將自己關在房間裡半個月,在遊戲裡找了半個月的程徹卻支撐不住了,砰的一聲摔了下去。
神魔大陸著名玩家死要錢沒了蹤跡,聽他們學校的說,好像是玩遊戲把自己完成了植物人,無數人都在心裡暗歎著可惜,也都收斂了不少。
自此,死要錢這個號成了網遊史上的一個傳奇,自她以後,再也沒有出現過和npc談戀愛的玩家。
不管有多唏噓,也不管又多難過,所有人的生活都要回歸正軌。
五年後。
葉禹正拖著疲憊的身子回了自己的出租屋,幾乎一踏進房門便習慣性地聽到了那熟悉的聲音,他的臉上沒有絲毫反應,放下了自己的包,給自己接了杯水,就坐在沙發上開始慢慢地喝了起來。

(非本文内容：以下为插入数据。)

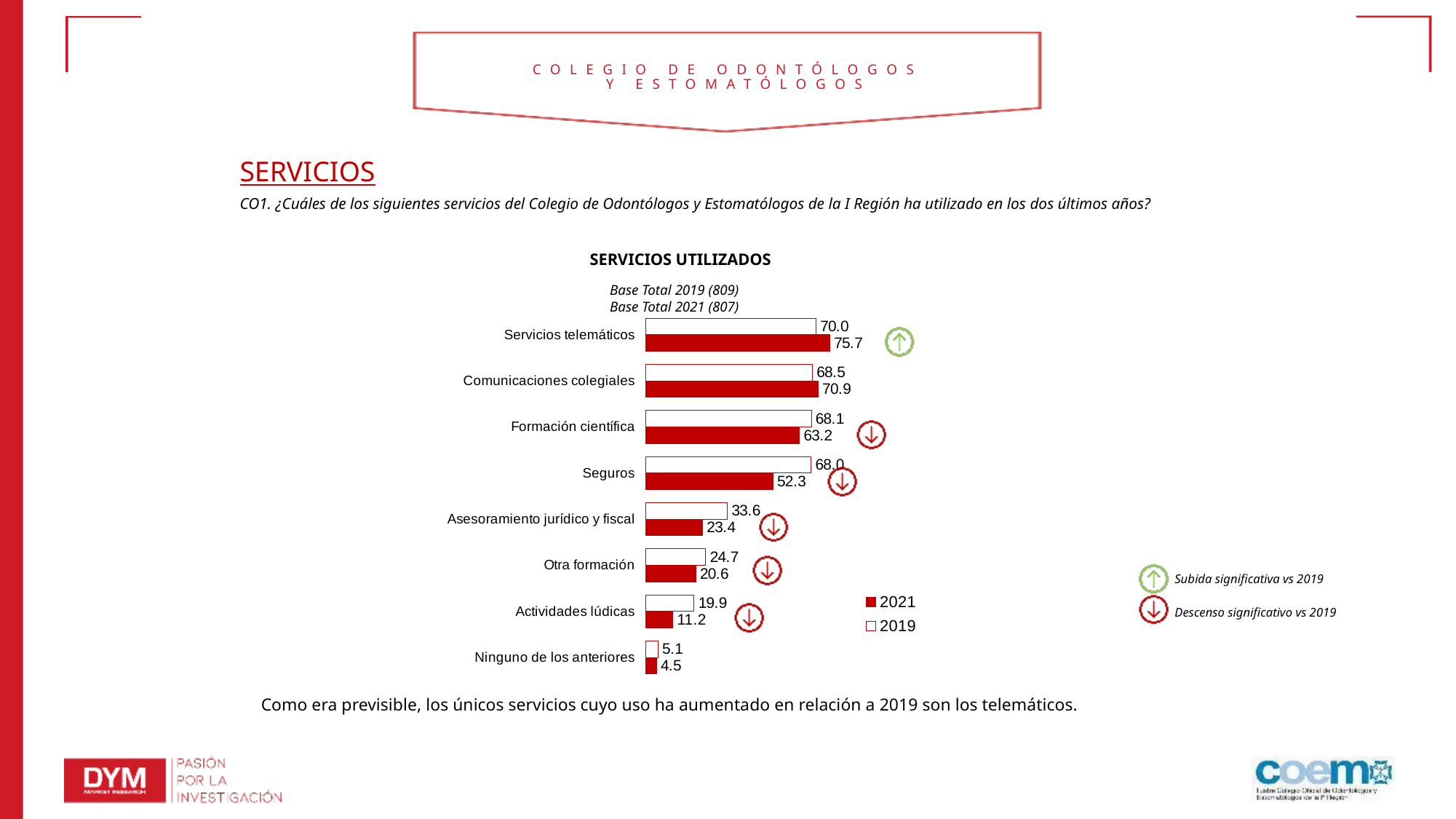
What is the 2021 value for Servicios telemáticos? 75.7 Which category has the highest 2021 value? Servicios telemáticos What is the title of the chart? SERVICIOS UTILIZADOS What is the difference between the 2019 and 2021 values for Seguros? 15.7 What kind of chart is shown on the slide? Bar chart Which series is shown with solid red bars? 2021 What is the 2019 value for Seguros? 68.0 How many series does the legend list? 2 Which category has the lowest 2019 value? Ninguno de los anteriores How many categories are shown in the chart? 8 Which is larger for Formación científica, the 2019 value or the 2021 value? 2019 What is the 2021 value for Asesoramiento jurídico y fiscal? 23.4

大約過了半個小時,屋子裡的動靜才漸漸平息下來,隨即一個衣衫不整的男人笑著走了出來,一看見坐在沙發上的坐著的葉禹正,臉上的笑容便是一僵,他討好地朝著面無表情的葉禹正笑了笑,提著自己的褲子就要往外跑去,卻不想一隻光裸的手臂一下就勾住了他的脖子,“做什麼?怕什麼?我老公才不在乎呢?喏,你的皮帶。”
說著女人還在他的臉上吻了一記。
等那人走了之後,女人臉上的笑才慢慢地淡了下來,葉禹正將手中的水杯放在茶几上,轉身便往衛生間走來。

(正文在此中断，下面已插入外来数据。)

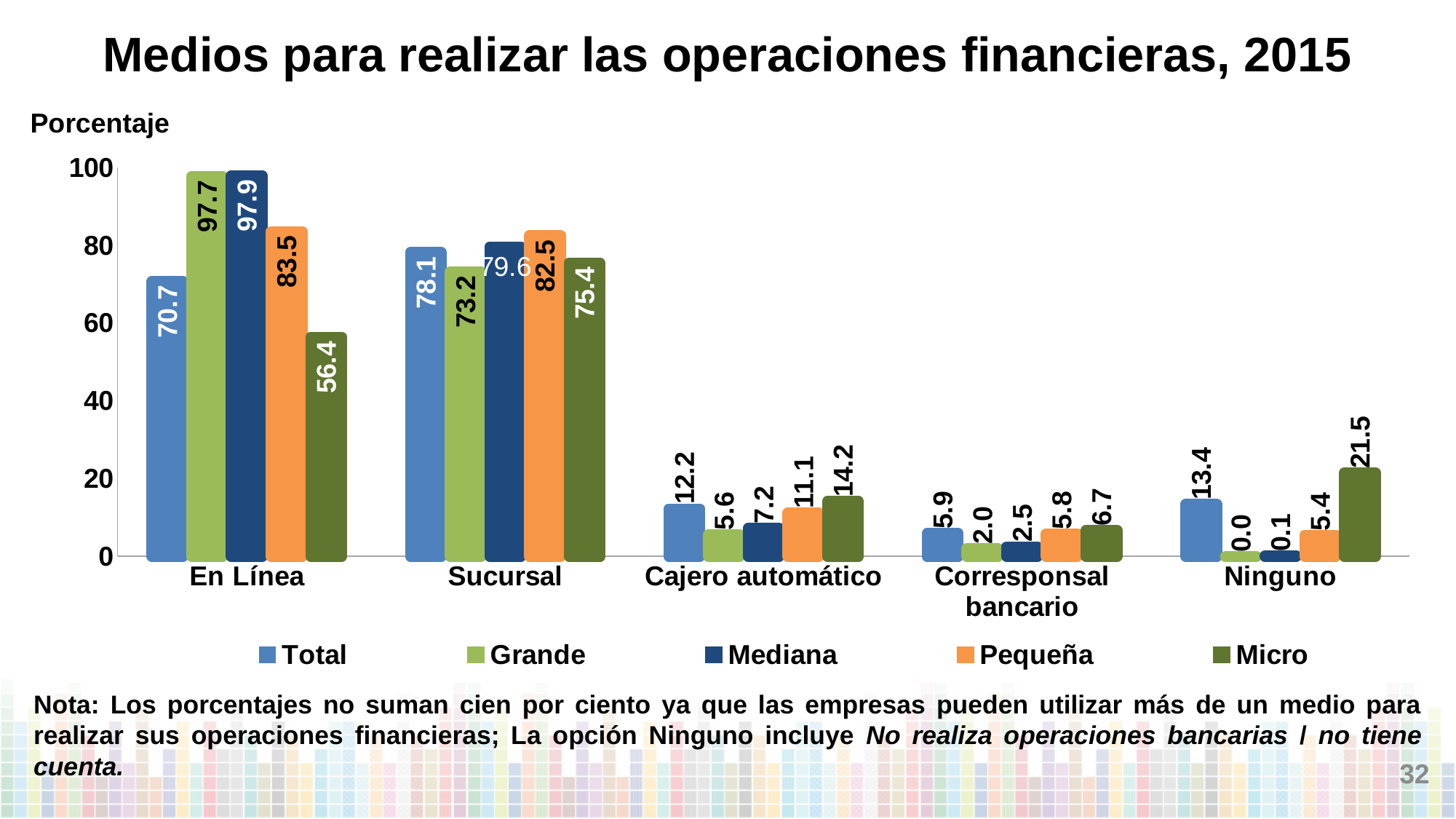
How many series does the legend list? 5 Which series has the highest value in the En Línea category? Mediana What is the value for Micro in the Ninguno category? 21.5 What is the value for Total in the En Línea category? 70.7 What is the value for Grande in the Corresponsal bancario category? 2.0 Which series has the lowest value in the Ninguno category? Grande What kind of chart is shown on the slide? bar chart What is the title of the chart? Medios para realizar las operaciones financieras, 2015 How many categories are shown on the x axis? 5 Is the value for Micro in the En Línea category greater or less than 60? less What is the difference between the Grande and Micro values in the En Línea category? 41.3 Which is larger in the Sucursal category: the value for Pequeña or the value for Grande? Pequeña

“今天怎麼回來這麼早啊?那人以後肯定不敢來找我了。”
“你不是妓/女,不用在意你的生意好壞。”說著,葉禹正就進了衛生間,將門反鎖上。
“你……”禾嘉文在門外氣急敗壞地尖叫了聲,“葉禹正你這個膿包,你還是不是個男人,你老婆在你面前被人睡了你屁都不敢放,你這樣的窩囊廢活著還有什麼用?我真是倒了八輩子的黴,遇到了你,葉禹正你說話,你說話,我知道,你還想著容姒那個賤人嗎?可惜啊,那賤人成了植物人了,找不回來了。你們男人都是瘋子,都是瘋子,蕭揚是瘋子,你是瘋子,那個姓程的也是個瘋子,這麼多年,這麼多年我找了多少男人,沒有哪一個不被那姓程的攪黃了,他不要我好過是嗎?你們通通不要我好過是嗎?我就偏要過的開開心心,快快樂樂,再給你葉禹正帶上一頂又一頂的綠帽子,哈哈哈……”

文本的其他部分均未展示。